In the initial conversation, people asked: “Where do people talk? Where do people share? Where do people have the opportunity to process what they're thinking in terms of experience?”
Okezie says: “I don't know how many more reports or recommendations we need around race. There is something missing which is preventing those recommendations from being successfully implemented. And my naive contribution to that is that I don't know that we have real understanding yet. I don't think that we actually have a place of empathy and realisation on which solutions can be built.”
She adds: “I fundamentally believe in humanity. I believe in the goodness of people and I therefore believe that there is a lack of understanding and empathy.”
'We need to get comfortable being uncomfortable'
For Okezie, part of the problem has been a reluctance to admit that there is an issue with racism. She says: “How do you change something you don't acknowledge?”
“It is a taboo subject” she says, which is shown by “the anxiety it brings up for people to even have the conversation”.
But Okezie says UK Youth are now being “inundated” by people reaching out and asking what they can do.
“I am sure part of that is me being a black chief executive, so a lot of people are reaching out to me, but most people are scared to have this conversation. Good people, right people, kind people. And so there is something about this space that we still need to get comfortable being uncomfortable in, in order to see progress,” she says.
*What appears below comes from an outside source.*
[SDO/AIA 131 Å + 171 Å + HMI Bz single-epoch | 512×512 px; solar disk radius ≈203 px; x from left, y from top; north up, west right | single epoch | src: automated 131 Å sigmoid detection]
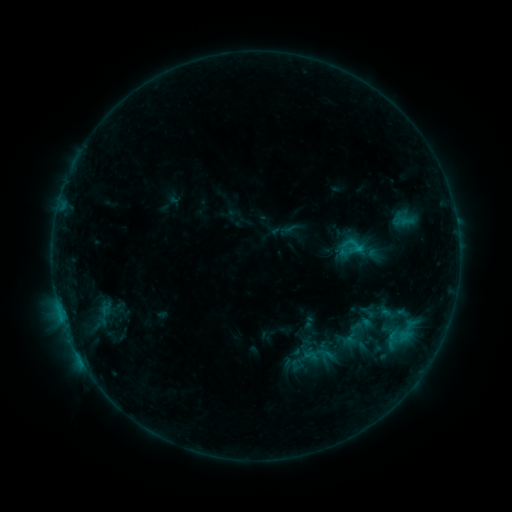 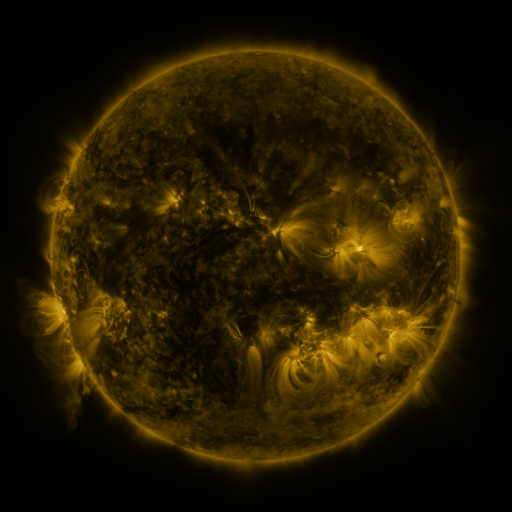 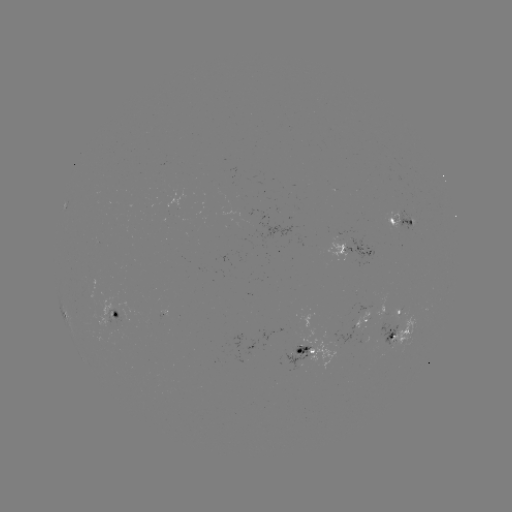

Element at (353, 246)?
sigmoid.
White people must wake up to the fact that their norms might not be the norm for everybody, and consider their role in that. “It is going from non-racist to anti-racist,” Okezie says.
If properly understood, “it then doesn't become the to do list, it becomes a fundamental commitment to the rights of everyone to experience the thing that you take for granted - that is the shift,” she explains.
Next steps for the campaign
“There is a wave of activism coming from young people that says 'we're not waiting around for you guys to figure this out'. And so one of the questions that I put out to youth organisations towards the beginning of this was, if our young people are doing this, how do we not? How do we step away from this conversation when our young people are demanding that this conversation happens?
“And so we do have a responsibility to figure out a way of elevating the conversation, and then helping that conversation lead to something sustainable,” she says.
Okezie adds that a lot of people have asked whether the campaign risks alienating non black people, or have commented that it is clearly a campaign of black people talking to themselves.
Okezie says: “Why do we think that when it is a black person talking? Why do we not think that when we look at the lack of diversity across most areas of our lives, when we look at TV, film, anywhere else that stories are told.”
“The moment it is a spotlight on a minorities experience, it must be the minority talking to themselves. And just that in itself is just so problematic,” she explains.
UK Youth is now hosting those conversations, and there are events that are coming out of the conversation and the campaign of bringing people together.
“We think there's more we can do around that,” she says, but “this was designed to get the conversation going, and it's snowballed into something much bigger”. Therefore the charity would need support and funding to sustain it.
Collaboration
For Okezie, there is power in collaboration. “I think the reality is, yes, collaboration is difficult,” she says, but “creating that crossover, creating more awareness, understanding, collaboration, is game-changing”.
She adds: “I don't play internal politics. I'm not interested in who gets the credit. I'm not interested in grappling for position. I kind of feel that happens.” Instead, she says: “My number one question to ask is, what are we uniquely placed to do?”
She concludes: “I do think there is an appetite in the sector, and definitely demand from outside of the sector, to think from a holistic strategic perspective. And that for me is what UK Youth needs to focus on doing. That for me is growth, that is us doing things in a different way with new partners.”